Nor were the proposed voluntary agreements favored by two key federal agencies. The Environmental Protection Agency wrote in January that the absence of strong mandates for higher water flows in the Sacramento River meant that the plan would have only a “insignificant impact” on water temperature in the river. The National Marine Fisheries Service questioned whether the $740 million in state and federal funding needed to implement the voluntary agreements was realistic, since none of it had been appropriated.
In other words, Newsom’s approach involves a heaping helping of hand-waving. From the standpoint of the salmon industry, his other water policies, including a 45-mile water tunnel under the delta and fast-tracking construction of the Sites Reservoir in the western Sacramento Valley, will make things worse.

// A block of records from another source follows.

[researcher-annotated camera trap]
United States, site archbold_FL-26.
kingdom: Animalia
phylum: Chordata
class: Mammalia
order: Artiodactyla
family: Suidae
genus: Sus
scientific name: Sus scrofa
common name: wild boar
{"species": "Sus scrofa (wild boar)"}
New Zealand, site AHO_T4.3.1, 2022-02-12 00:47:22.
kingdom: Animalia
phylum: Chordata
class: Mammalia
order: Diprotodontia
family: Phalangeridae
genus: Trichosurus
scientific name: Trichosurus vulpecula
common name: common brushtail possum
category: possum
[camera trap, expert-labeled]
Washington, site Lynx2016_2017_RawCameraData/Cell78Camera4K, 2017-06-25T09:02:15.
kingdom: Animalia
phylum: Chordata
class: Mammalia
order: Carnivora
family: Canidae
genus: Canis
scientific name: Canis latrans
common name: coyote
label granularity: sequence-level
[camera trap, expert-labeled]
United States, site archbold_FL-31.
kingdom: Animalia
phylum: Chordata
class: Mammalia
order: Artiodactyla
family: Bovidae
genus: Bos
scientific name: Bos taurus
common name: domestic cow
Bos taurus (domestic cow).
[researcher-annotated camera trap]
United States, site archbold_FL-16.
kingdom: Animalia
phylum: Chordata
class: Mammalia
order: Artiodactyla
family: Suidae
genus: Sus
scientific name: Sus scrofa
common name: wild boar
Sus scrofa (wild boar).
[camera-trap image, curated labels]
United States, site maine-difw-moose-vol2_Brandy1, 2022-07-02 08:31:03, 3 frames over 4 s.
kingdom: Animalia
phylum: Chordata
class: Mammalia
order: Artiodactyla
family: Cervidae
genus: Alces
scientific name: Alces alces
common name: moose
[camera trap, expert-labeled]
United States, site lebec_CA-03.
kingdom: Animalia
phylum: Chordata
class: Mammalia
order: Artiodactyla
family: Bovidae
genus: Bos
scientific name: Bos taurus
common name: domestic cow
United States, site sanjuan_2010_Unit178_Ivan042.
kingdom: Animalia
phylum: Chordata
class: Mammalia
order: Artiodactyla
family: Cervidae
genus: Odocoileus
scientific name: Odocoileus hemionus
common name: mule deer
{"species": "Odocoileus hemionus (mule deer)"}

The tunnel would turn the delta into “a deathtrap for salmon,” Nelson says, and the Sites Reservoir would degrade downstream waters, possibly increasing temperatures.
In many respects, the policies on the table are antiques. Some were developed without regard for the effects of global warming, and others reflect thinking that emerged in an era when California authorities thought the water supply was abundant, even unlimited.
That won’t do anymore. The federal government already lists Sacramento River winter-run chinook salmon as an endangered species and the spring run as a threatened species. The all-important fall run might not be far behind.
California’s water policies need to be subjected to a thorough rethinking, and money to fix all that’s broken needs to be appropriated, not just put on somebody’s wish list.
Fishermen and -women are a constitutionally optimistic class. “There’s always hope that things will get better,” Artis told me. But hope is waning. “We have to educate the Legislature and the public so we get those water flow and temperature protections, or we’ll be here again year after year with fishery closures.”